Task instructions:
**1)** Repeat everything in the C++ operator text from "I removed the" down to "Foo &f1) function?".
**2)** Answer these questions about the C++ operator text:
(a) In main, what value is assigned to f.x?
(b) What string does the operator<< function output before the value of x?
(c) When both the member operator== and the free-function operator== are defined, which one does the compiler prefer?

Text shown:

-------------------------

The following is a valid program:

#include 

struct Foo
{
    int x;
    void test() const {
        std::cout << "test: " << x << std::endl;
    }
    bool operator== (const Foo &other)
    {
        test();
        return x == other.x;
    }
};

int main ()
{
    Foo f, g;
    f.x = 3;
    g.x = 4;
    std::cout << "Eq1: " << (f == g) << std::endl;
    std::cout << "Eq2: " << (g == f) << std::endl;
    return 0;
}

The output of the program will be:

test: 3
Eq1: 1
test: 4
Eq2: 1

Now, did you ever try to print something with the std::cout stream? Provided we include the fstream header, we can write the following code:

std::ostream & operator<< (std::ostream &o, const Foo f)
{
    return (o << "Foo instance with x=" << f.x);
}

which allows us to write something like:

Foo f = {3};
std::cout << f << std::endl;

thus obtaining the following output:

Foo instance with x=3

This is good because, in principle, we cannot modify the fstream class adding a method for newly defined type Foo. So far I asked myself: can I do the same thing with arbitrary operators?

I removed the method bool Foo::operator== (const Foo &other) from the Foo struct, and added the following code:

bool operator== (const Foo &f0, const Foo &f1)
{
    return f0.x == f1.x;
}

…and this works! Nice!

The following question is: what if I define both the bool Foo::operator== (const Foo &other) method and the bool operator== (const Foo &f0, const Foo &f1) function?

It turns out the compiler likes best the class-defined method. This is pretty reasonable, since gives the developer a better control of the defined class, while externally defined behaviors get honoured only if no behavior is provided.

-------------------------

Given material:
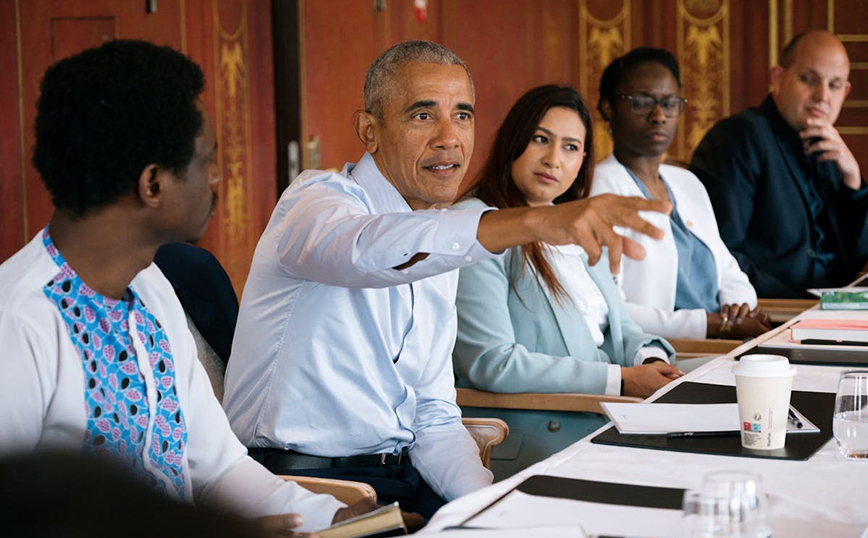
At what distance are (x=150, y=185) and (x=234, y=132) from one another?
4648 mm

-------------------------

Outputs by task:
**1)**
I removed the method bool Foo::operator== (const Foo &other) from the Foo struct, and added the following code:

bool operator== (const Foo &f0, const Foo &f1)
{
    return f0.x == f1.x;
}

…and this works! Nice!

The following question is: what if I define both the bool Foo::operator== (const Foo &other) method and the bool operator== (const Foo &f0, const Foo &f1) function?

**2)**
(a) 3
(b) "Foo instance with x="
(c) The class-defined method